= SET TASK 1 =
Copy word for word the part of the Barva Volcano post that opens with the words containing "What was the" and closes with "was too small.".
= SET TASK 2 =
Pick up the story of the Barva Volcano hike after its last sentence and keep it going.

= PASSAGE PROVIDED =
★ ★ ★

Friday, May 24, 2013

Barva Volcano


So there’s this volcano…And I know I keep telling you about all these volcanoes but I really think this is the one. I guess what I mean is I feel like a broken record with the volcano stories but it’s better than the alternative. I promise. I suppose I could regale you with stories of the latest movies I have streamed online, or the people I have seen on the bus, or how a jar of peanut butter is more than $6. So…volcano story it is
*****
Barva Volcano. We read somewhere online that the bus would leave at 6:30 from point X. So at 6:45 or 6:50 on Sunday morning we loaded onto said bus at point -X-3 blocks or so. Accuracy is not a priority here. Fortunately we had Sida (our hilarious roommate from Columbia whose personality more than makes up for whatever she lacks in size.) She made sure we found the illusive bus to begin with and that we got off at the right stop…the right stop being basically on the side of a mountain on a road I didn’t even know a bus could navigate. But there was a sign…and it even had an arrow to tell us that Volcán Barva was up and that way. So we started walking.


I find it a little funny that no one told us a taxi wouldn’t be an option. We knew it was 10 Kilometers from the bus stop to the entrance…we didn’t know it was 10 Kilometers from absolutely nowhere. For the first hour or so we half-heartedly offered our thumbs to the fates, but most cars were headed down the mountain instead of up, and those who were headed up were either too small or too full for 5 girls on a mission. By the second hour we had pretty much accepted the truth that no taxi, no truck and nothing else with tires would be taking our tired feet up this mountain. So step by step we forged forward, and upward and occasionally backward up the road.

                *But really, picture it for a second, five girls walking backward up this road on the side of a volcano…right!? Haha.

At some point the pavement ended and we wound ever upward on rock and dirt and past Dr. Seuss trees and sprawling glimpses of the valley below…I have no idea what all we talked about for those 2 hours headed up. How much our legs hurt? How beautiful it was? What we needed to get at the grocery store? One of the girls, Mary, had gone back to the states for a week and Veronica and I grilled her about the whole experience.  

   Where did you go first?
   What was the first think you ate? How did your stomach feel?
   Did you drive? What was it like?
   What was it like to be surrounded by English?
   Did you go to the grocery store? Was it weird to understand everything effortlessly?

I would rank my curiosity and enthusiasm on par with a kid asking her friend what Disney Land had been like…or an acne-plagued teen grilling his older brother about girls and sex. No detail was too small.

And so the time passed and at about 10 we finally dragged our weary legs up to the ticket window…    
          Prices:  
                Residents- $2
                Non-Residents- $8
I don’t know if they guy booth was feeling extra generous or maybe just lazy and non-confrontational but whatever the case we all only paid our $2 (and believe me…I do not look like a local). We trekked onward.



Aside from hungers pains and a minor dehydration headache, the feeling I remember the most clearly was awe at how relatively close we were to our house and how very much in the jungle we were. Moss covered trees, vines hanging and reaching, green in every direction but down where we danced around the mud from the daily rains. And at last, the lagoon.


Have you ever been on an airplane, flying through a cloud? You’re looking out the window and it’s just hopelessly white. Maybe you sat over the wing but can’t remember because where the wing would be it’s only…white… and thus we approached the water. It could have been an ocean or a big puddle, and anything could have swum, or flown, or walked out of that fog. It was so dense you could actually see the individual particles of moisture swirling about in the slightest breath of a breeze.

★ ★ ★

= DATA SECTION =
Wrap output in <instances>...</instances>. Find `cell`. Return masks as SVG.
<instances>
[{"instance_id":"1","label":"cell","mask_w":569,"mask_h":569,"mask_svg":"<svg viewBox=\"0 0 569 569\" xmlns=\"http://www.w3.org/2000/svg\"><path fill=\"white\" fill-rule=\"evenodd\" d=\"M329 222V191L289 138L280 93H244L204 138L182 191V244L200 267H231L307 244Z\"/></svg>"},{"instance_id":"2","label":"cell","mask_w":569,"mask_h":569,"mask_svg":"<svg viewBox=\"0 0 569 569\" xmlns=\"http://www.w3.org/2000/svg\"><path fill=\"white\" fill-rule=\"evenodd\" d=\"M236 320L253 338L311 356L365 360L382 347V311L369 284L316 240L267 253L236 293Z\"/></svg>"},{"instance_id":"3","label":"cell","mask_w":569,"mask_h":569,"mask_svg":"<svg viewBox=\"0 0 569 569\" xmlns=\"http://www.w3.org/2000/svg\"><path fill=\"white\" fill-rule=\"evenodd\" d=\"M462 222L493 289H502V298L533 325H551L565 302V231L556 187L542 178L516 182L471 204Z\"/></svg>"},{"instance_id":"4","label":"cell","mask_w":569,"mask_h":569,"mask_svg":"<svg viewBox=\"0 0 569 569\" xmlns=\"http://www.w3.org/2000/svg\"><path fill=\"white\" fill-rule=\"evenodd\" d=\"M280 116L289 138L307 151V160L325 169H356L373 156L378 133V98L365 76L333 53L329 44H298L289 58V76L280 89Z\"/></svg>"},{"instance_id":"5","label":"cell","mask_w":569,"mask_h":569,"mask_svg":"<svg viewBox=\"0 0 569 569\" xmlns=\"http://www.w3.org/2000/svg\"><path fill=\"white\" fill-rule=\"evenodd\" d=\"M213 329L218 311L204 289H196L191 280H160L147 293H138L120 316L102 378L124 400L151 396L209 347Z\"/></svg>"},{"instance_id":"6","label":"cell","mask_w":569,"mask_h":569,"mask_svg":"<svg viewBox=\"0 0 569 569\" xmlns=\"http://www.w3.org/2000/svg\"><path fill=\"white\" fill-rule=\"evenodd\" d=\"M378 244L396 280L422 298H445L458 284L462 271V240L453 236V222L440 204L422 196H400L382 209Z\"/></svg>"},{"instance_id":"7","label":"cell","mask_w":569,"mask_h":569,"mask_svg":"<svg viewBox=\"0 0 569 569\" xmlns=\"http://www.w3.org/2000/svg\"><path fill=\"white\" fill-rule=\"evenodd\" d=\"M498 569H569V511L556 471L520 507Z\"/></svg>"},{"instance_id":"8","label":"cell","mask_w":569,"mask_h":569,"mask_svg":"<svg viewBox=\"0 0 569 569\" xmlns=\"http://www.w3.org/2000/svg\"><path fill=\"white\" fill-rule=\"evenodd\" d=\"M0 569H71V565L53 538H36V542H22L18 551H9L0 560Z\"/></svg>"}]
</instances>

★ ★ ★

= WRITTEN RESPONSE 1 =
What was the first think you ate? How did your stomach feel?
   Did you drive? What was it like?
   What was it like to be surrounded by English?
   Did you go to the grocery store? Was it weird to understand everything effortlessly?

I would rank my curiosity and enthusiasm on par with a kid asking her friend what Disney Land had been like…or an acne-plagued teen grilling his older brother about girls and sex. No detail was too small.

= WRITTEN RESPONSE 2 =
We did finally get to see the lake and the wall of trees and green rising up on the other side. But only maybe 60 seconds, then the peep show was over and the cold damp air ushered us away and back on our way back down.

By the time we reached the bus stop again it was 1 and almost raining. We all fell fast asleep on the bus ride home. And at about 2:45 after scarfing down a sandwich in a delirious frenzy and somewhat showering off, I curled up in my bed to rest for real after yet another very successful Sunday Funday. 

Sunday, May 12, 2013

Culture Shock


There are 4 stages to culture shock.

Excitement
Withdrawal
Adjustment
Enthusiasm

And it takes time to traverse the span of emotions associated with each.

Excitement- September – February
Honemoon
I passed easily and painlessly through this phase with flying colors. I loved the Spanish all around me, and the market on Saturday mornings and the bus (on time or late or moved around the corner from where it was yesterday.) I loved the beach a few hours away. I was moving around constantly, and spending a month doing my TEFL course, and going home for Christmas and coming back and getting an apartment and starting new jobs.  It was fun.

Withdrawal- February-End of April
This was the part where I found myself crying behind my huge sunglasses at the bus stop, and packing my bags in the middle of the night, and leaving class to pull myself together in the bathroom, and being generally racist for lack of a better word. I fantasized about buying plane tickets and went to Walmart just to feel at home. This was not the most rational point in my life.

Adjustment- End of April to Present
I would argue that I’m not completely out of withdrawal. I still can’t say that I have completely embraced this new world, but I don’t hate it nearly as passionately as before either. Some little bastards actually threw water on me out a car window the other day and I didn’t even shed a tear. I just flipped them off and kept walking. About 30 minutes later I even laughed about it.  If that had happened a month ago I probably would have just sat right down on the side of the road and thrown a full blown pity party. Progress.

Enthusiasm-
This part is supposed to come after about a year when you have really established a life and made a place for yourself in your new environment.
Yeah.

I think one of my bosses said it best: “Why spend your whole life working so you can retire in 
paradise, when you could just spend your life working in paradise?”

By the end of June I will be completely out of withdrawal I think, and will have started adjusting and relearning to love everything again. Good. I won’t be leaving on a sour note. I won’t be staying though to experience the enthusiasm phase. Why spend my life working and waiting to fall in love with this place, when I could just leave here now with some priceless life experiences and get back to the paradise where my heart already is?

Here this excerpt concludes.